What is Proctor's primary complaint against Parris in The Crucible by Arthur Miller?
John Proctor and the Reverend Parris are two of the primary characters in The Crucible by Arthur Miller, and there is absolutely no doubt that these two men will never, ever be friends. We see them together for the first time in act one of the play, and it is not a pleasant meeting.
Parris is in his early forties and lives his life with a chip on his shoulder, which means he is always expecting trouble and ready to fight for little or no cause. He is pugnacious and paranoid.
[Parris] believed he was being persecuted wherever he went, despite his best efforts to win people and God to his side. In meeting, he felt insulted if someone rose to shut the door without first asking his permission.
In his entire conversation with Abigail about what is wrong with Betty, his daughter, Parris's primary concern is his reputation and his position. His reference to people in his congregation as "a faction" and enemies is an indication that he is not much of a shepherd to his flock.

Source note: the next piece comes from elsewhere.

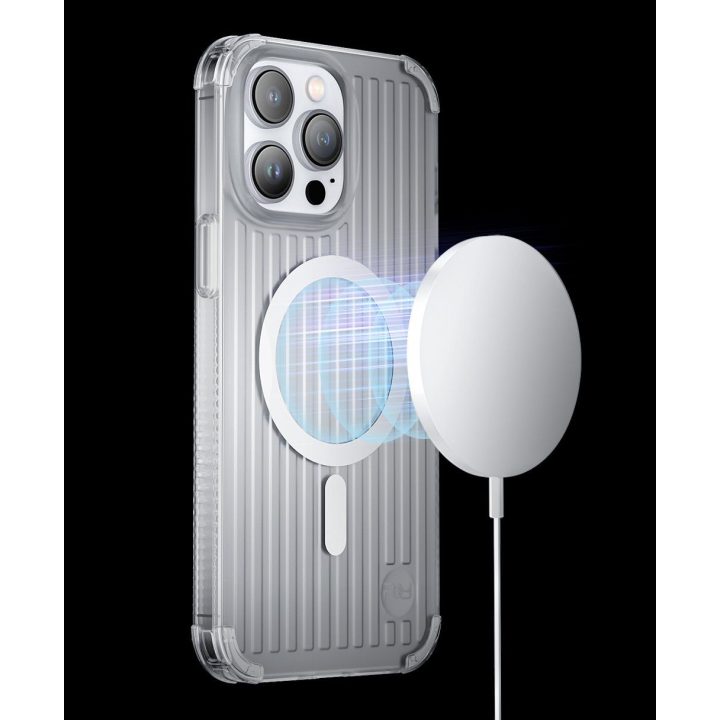 Kingxbar PQY Go Out serijos magnetinis dėklas iPhone 14 Pro MagSafe juodas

Proctor is a man who is quite aware that he is a sinner, but he also has a clear morality and recognizes that Parris is self-serving, greedy, and weak, three things he cannot abide. He, too, knows that Parris is not the kind of shepherd God expects his representatives to be.
Proctor has come to Parris's house to see what all the hubbub is about, as the town has been fluttering with talk of witchcraft all morning. After he talks to Abigail and learns the truth about the gossip, Proctor is no longer concerned about anything to do with witchcraft, Parris, of course, is terribly frightened by the talk and cannot get beyond his fear that this witchcraft will end up making him look bad.
Parris resents Proctor because he has not been to church with any regularity, and Proctor explains why he stays away:
I have trouble enough without I come five mile to hear him preach only hellfire and bloody damnation. Take it to heart, Mr. Parris. There are many others who stay away from church these days because you hardly ever mention God any more.
Parris begins his apparently typical rant about not getting paid enough, and it is clear from Proctor's response that he despises Parris's greed:
Proctor: Mr. Parris, you are the first minister ever did demand the deed to this house--
Parris: Man! Don’t a minister deserve a house to live in?
Proctor: To live in, yes. But to ask ownership is like you shall own the meeting house itself; the last meeting I were at you spoke so long on deeds and mortgages I thought it were an auction.
Later, in act two, Proctor tells Hale that seeing the fancy golden candlesticks )constant reminders of Parris's grasping and greedy nature) in the church hurts his worship, and his youngest son has not been baptized because he does not want Parris to come anywhere near his child. Finally he says this:
I see no light of God in that man. I’ll not conceal it.
That is Proctor's primary complaint against Parris. Parris is supposed to be a man of God, but he is so consumed with his own reputation, with condemning people to hell for their sins, and with money and things that Proctor no longer respects Parris as his pastor.
Ironically, it is the confessed sinner (Proctor) who demonstrates more godly character than the experienced and educated preacher (Parris).